But to return to the course of our biography. This visionary project, while it lasted, was not without its real results on the career and fortunes of Southey. Funds were to be raised, and therefore a poem was to be written. He composed with redoubled zeal his Joan of Arc, his first epic, and the first performance which rendered him famous in the world. It was not, however, published till after the vision of Pantisocracy had vanished into thin air. The history of its publication is well known, and how Joseph Cottle, who generously purchased the copyright, has for ever linked his name with those of Southey and Coleridge, by this and other good services rendered to the young poets, when as yet the world knew nothing of their greatness.

The next result of his project was of a more serious description. All the Pantisocrats were to be married. Whether, in Southey's case, a previous attachment was thus suddenly matured into a formal engagement, or whether he had been engaged to Miss Fricker even before this notable scheme had been set on foot, we nowhere learn. Nothing is said of the early love of the young poet – how it rose and grew and flourished. This momentous chapter of his life is summed up in the following brief sentence. It was all, we suppose, that the son knew of the matter.

"In the course of this month, (August 1794,) Mr Coleridge having returned from his excursion in Wales, came to Bristol; and my father, who was then at Bath, having gone over to meet him, introduced him to Robert Lovell, (a Pantisocrat,) through whom, it appears, they both, at this time, became known to Mr Cottle; and here also Mr Coleridge first became acquainted with his future wife, Sarah Fricker, the eldest of the three sisters, one of whom was married to Robert Lovell, the other having been engaged for some time to my father. They were the daughters of Stephen Fricker, who had carried on a large manufactory of sugar pans or moulds at Westbury, near Bristol, and who, having fallen into difficulties in consequence of the stoppage of trade by the American war, had lately died, leaving his widow and six children wholly unprovided for."

Whatever was the date or progress of the attachment, Southey was now engaged to be married. But there was one person whose opinion had not yet been consulted in all these momentous enterprises. "Hitherto," says Mr Cuthbert Southey, "all had gone on pretty smoothly; the plan of emigration, as well as my father's engagement to Mary, had been carefully concealed from his aunt Miss Tyler, who, he was perfectly aware, would most violently oppose both; and now, when at last she became acquainted with his intentions, her anger knew no bounds." In fact, she turned him instantly – though it was night, and raining hard – out of her house, and shut the door for ever upon him.

We must quote the letter in which Southey gives an account of this terrible denouement.
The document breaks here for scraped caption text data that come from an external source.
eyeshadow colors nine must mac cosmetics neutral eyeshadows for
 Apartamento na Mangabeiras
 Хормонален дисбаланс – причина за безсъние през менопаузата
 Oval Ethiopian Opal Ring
It introduces us at once into the state of affairs, his enthusiastic project, and the associates with whom it was to be carried out. A rather different account, it will be observed, is here given of its origin, than that which we have quoted from Mr Cuthbert Southey —

"To Thomas Southey.Bath, Oct. 19, 1794.

My Dear Brother Admiral, – Here's a row! here's a kick up! here's a pretty commence! We have had a revolution in the College Green, and I have been turned out of doors in a wet night. Lo and behold! even like my own brothers, I am penniless. It was late in the evening; the wind blew and the rain fell, and I had walked from Bath in the morning. Luckily, my father's old greatcoat was at Lovell's; I clapt it on, swallowed a glass of brandy, and set off. I met an old drunken man three miles off, and was obliged to drag him all the way to Bath, nine miles! Oh Patience, Patience! thou hast often helped poor Robert Southey, but never didst thou stand him in more need than on Friday the 17th of October 1794.

Well, Tom, here I am. My aunt has declared she will never see my face again, or open a letter of my writing. So be it. I do my duty, and will continue to do it, be the consequences what they may. You are unpleasantly situated, so is my mother, so were we all, till this grand scheme of Pantisocracy flashed upon our minds, and now all is perfectly delightful.
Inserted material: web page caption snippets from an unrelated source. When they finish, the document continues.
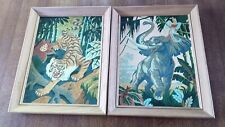 2 WELL DONE VINTAGE FRAMED PAINT BY NUMBERS PAINTINGS,TIGER & CHARGING ELEPHANT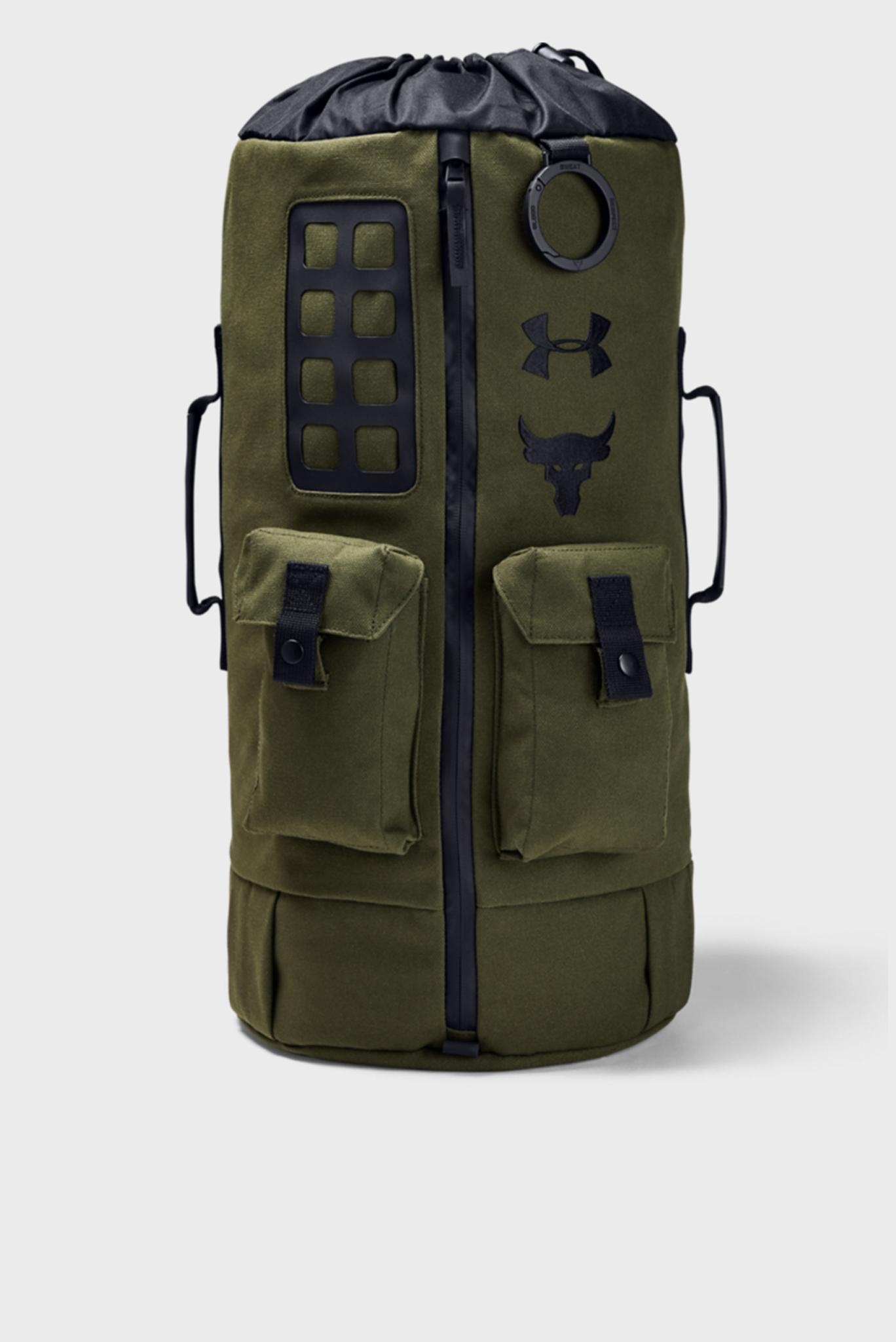 Мужской зеленый рюкзак UA Project Rock 60 Gym Bag-GRN Under Armour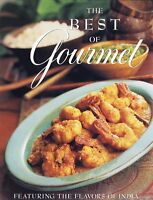 The Best of Gourmet, 1998, Featuring the Flavors o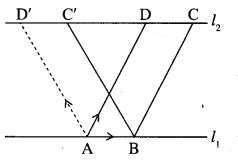 Samacheer Kalvi 12 Maths Solutions Chapter 6 Applications Of Vector Algebra Ex 6.1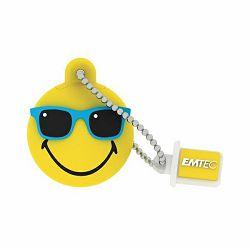 USB 16GB EMTEC SW108 Mr. Hawaii Yellow USB2.0, ECMMD16GSW108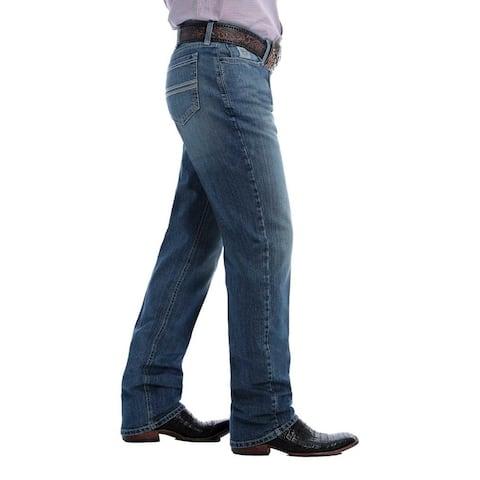 Cinch Western Jeans Mens March Silver Label Slim Straight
Open war – declared hostilities! The children are to come here on Wednesday, and I meet them at the Long Coach on this evening. My aunt abuses poor Lovell most unmercifully, and attributes the whole scheme to him: you know it was concerted between Burnett and me. But of all the whole catalogue of enormities, nothing enrages my aunt so much as my intended marriage with Mrs Lovell's sister Edith: this will hardly take place till we arrive in America; it rouses the whole army of prejudices in my aunt's breast. Pride leads the fiery host, and a pretty kick-up they must make there…
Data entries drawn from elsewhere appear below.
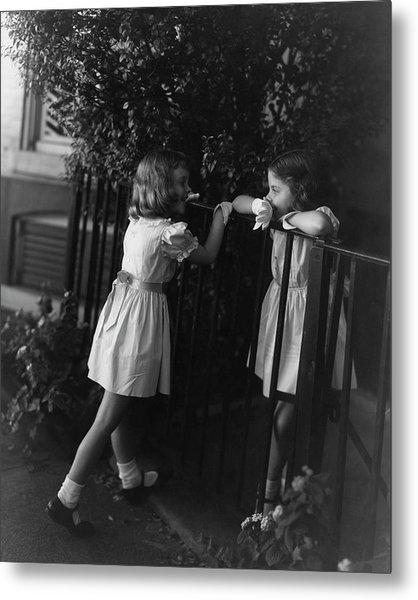 Two Young Girls By Horst P Horst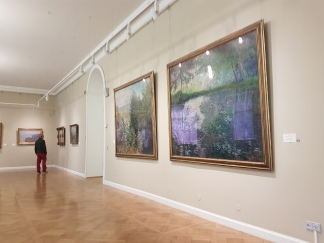 A Monet water lily scene.
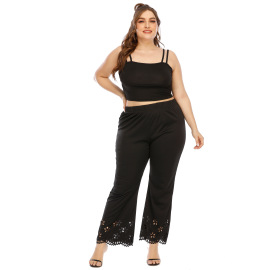 Large Size Hollow Burnt Flowers Micro-flare Pants NSOY26827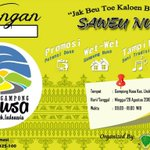 #infoevent | @alitzabidi: Ayo hadiri acara Gampong Nusa di Lhoknga 28 Agustus 2016 ini https://t.co/baP8RQU2jB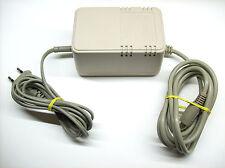 Netzteil Commodore Floppy 1541 II / 1581 Power Supply Disk Drive (PSU15403)
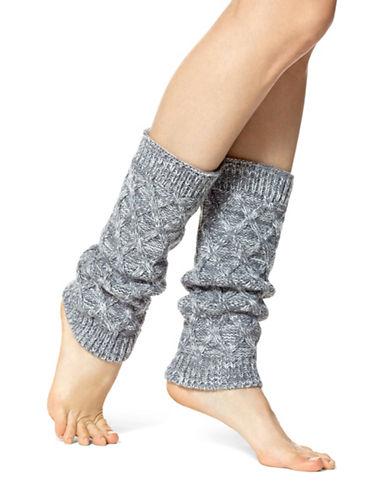 Hue Cable Knit Legwarmer-STEEL-One Size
Everything is in the fairest train. Favell and Le Grice, two young Pantisocrats of nineteen, join us; they possess great genius and energy. I have seen neither of them, yet correspond with both. You may, perhaps, like this sonnet on the subject of our emigration by Favell." [We skip the sonnet. It seems to have been held sufficient testimonial for his qualifications as an emigrant.] "This is a very beautiful piece of poetry; and we may form a very fair opinion of Favell from it. Scott, a brother of your acquaintance, goes with us. So much for news relative to our private politics.

This is the age of revolutions, and a huge one we have had on the College Green. Poor Shadrack is left there, in the burning fiery furnace of her displeasure, and a prime hot berth has he got of it: he saw me depart with astonishment. 'Why, sir, you be'nt going to Bath at this time of night, and in this weather! Do let me see you sometimes, and hear from you, and send for me when you are going.'

We are all well, and all eager to depart. March will soon arrive, and I hope you will be with us before that time.

Why should the man who acts from conviction of rectitude, grieve because the prejudiced are offended? For me, I am fully possessed by the great cause to which I have devoted myself: my conduct has been open, sincere, and just; and though the world were to scorn and neglect me, I should bear their contempt with calmness. Fare thee well.

Yours in brotherly affection,Robert Southey."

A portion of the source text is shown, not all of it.